Engineering professors elected to national academy

Advances in fuel-efficient engines and insights on quantum dot optoelectronic devices have earned two professors election to the National Academy of Engineering.

Assanis (Photo by Scott Galvin, U-M Photo Services)

College of Engineering professors Dennis Assanis and Pallab Bhattacharya are among the 65 new members from across the nation elected into the academy last week. This is one of the highest honors in engineering.

Assanis is recognized for his work to improve fuel economy and reduce emissions of internal combustion engines, as well as for promoting automotive engineering education. A professor in the Department of Mechanical Engineering, he also is the Jon R. and Beverly S. Holt Professor of Engineering and the director of the automotive research center.

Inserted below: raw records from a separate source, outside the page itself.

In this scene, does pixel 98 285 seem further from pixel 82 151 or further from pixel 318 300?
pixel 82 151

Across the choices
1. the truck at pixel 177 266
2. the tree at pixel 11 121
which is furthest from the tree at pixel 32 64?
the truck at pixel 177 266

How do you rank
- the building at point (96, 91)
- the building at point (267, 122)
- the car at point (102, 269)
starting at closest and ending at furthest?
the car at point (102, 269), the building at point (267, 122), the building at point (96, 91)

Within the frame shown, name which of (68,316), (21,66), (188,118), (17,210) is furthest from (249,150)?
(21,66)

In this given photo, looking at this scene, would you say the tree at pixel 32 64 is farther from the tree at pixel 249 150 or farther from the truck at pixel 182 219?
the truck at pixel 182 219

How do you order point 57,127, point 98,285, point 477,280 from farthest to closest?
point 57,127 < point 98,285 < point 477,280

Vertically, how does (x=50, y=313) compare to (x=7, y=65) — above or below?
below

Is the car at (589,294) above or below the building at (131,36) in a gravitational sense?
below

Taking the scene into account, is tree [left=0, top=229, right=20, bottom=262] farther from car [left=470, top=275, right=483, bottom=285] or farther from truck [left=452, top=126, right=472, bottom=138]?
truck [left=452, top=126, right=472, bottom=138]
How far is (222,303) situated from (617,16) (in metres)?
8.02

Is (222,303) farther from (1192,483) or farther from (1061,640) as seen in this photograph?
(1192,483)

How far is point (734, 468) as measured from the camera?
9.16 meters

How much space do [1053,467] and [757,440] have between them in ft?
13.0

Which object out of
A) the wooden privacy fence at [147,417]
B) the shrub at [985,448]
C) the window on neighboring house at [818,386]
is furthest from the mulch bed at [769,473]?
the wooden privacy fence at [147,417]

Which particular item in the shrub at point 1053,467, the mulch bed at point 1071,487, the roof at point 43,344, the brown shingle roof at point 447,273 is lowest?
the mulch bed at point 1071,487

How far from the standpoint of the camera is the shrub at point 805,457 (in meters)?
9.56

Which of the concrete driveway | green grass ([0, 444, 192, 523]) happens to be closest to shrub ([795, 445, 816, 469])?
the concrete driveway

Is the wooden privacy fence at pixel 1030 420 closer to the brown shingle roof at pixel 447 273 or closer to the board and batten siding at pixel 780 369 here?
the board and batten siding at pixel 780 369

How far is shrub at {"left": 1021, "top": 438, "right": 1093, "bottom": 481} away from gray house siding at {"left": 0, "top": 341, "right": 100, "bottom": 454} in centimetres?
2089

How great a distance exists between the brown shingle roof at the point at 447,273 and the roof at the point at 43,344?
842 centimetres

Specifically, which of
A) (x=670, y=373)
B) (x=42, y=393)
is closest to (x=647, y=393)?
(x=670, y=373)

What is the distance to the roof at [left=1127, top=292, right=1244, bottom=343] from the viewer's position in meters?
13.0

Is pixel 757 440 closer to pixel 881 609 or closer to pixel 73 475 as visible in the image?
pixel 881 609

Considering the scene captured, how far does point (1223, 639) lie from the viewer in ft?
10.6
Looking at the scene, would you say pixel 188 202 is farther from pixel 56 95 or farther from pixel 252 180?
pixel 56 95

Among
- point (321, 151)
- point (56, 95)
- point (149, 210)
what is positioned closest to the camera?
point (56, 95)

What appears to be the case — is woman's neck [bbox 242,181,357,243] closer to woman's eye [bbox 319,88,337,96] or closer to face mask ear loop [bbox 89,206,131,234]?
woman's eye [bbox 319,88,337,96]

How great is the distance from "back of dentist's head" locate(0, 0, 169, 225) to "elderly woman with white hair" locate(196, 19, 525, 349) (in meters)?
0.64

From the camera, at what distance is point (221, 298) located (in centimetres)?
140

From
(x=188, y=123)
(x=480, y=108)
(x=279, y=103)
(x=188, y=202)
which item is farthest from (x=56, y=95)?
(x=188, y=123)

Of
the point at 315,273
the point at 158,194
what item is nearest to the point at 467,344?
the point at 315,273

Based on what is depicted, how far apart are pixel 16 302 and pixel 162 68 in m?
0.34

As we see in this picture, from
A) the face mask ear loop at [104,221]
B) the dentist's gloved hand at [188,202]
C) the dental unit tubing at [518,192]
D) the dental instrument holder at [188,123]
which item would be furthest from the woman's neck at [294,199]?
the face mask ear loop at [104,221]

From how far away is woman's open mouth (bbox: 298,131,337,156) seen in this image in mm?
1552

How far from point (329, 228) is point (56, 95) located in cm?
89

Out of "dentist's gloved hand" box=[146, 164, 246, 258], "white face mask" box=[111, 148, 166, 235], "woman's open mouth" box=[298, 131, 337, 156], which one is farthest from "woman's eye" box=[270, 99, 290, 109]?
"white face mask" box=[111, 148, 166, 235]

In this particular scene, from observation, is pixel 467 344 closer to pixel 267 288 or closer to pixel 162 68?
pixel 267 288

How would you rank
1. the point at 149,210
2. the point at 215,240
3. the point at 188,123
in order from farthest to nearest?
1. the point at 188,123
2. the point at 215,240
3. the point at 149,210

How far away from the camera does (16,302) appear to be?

Automotive manufacturers, including General Motors, and the U.S. Army have used Assanis’ research to significantly improve fuel economy and power density. His group’s ongoing homogenous charge compression ignition engine research is expected to further raise miles-per-gallon between 15 and 20 percent, while meeting ultra-low tailpipe emissions standards. Assanis also was the founding director of the master of engineering degree program in automotive engineering.

“I feel greatly honored to have been selected to be among this very prestigious group and I gratefully acknowledge my students and collaborators for their contributions,” Assanis says. “I feel an even greater level of responsibility to address the global energy and environmental challenges that we’re facing.”

Bhattacharya (Photo by Lin Jones, U-M Photo Services)

Bhattacharya is recognized for his contributions to quantum dot optoelectronic devices including lasers and detectors, and integrated optoelectronics. His research has led to improvements in fiberoptic communication systems. Optoelectronics involves the conversion of electrical energy to light and vice-versa. All communication systems that aren’t wireless are connected through fiberoptic cables through which light transmits signals.

With his colleagues, Bhattacharya demonstrated the conditions under which quantum dots form. Quantum dots are tiny semiconductors.

“It is a distinct honor to be elected and I am truly humbled,” Bhattacharya says. “This is a tribute to my students, past and present, and to the colleagues I have collaborated with along the way.”

Bhattacharya is the Charles M. Vest Distinguished University Professor of Electrical Engineering and Computer Science and the James R. Mellor Professor of Engineering.

Assanis and Bhattacharya join 21 other CoE professors who are members of the academy.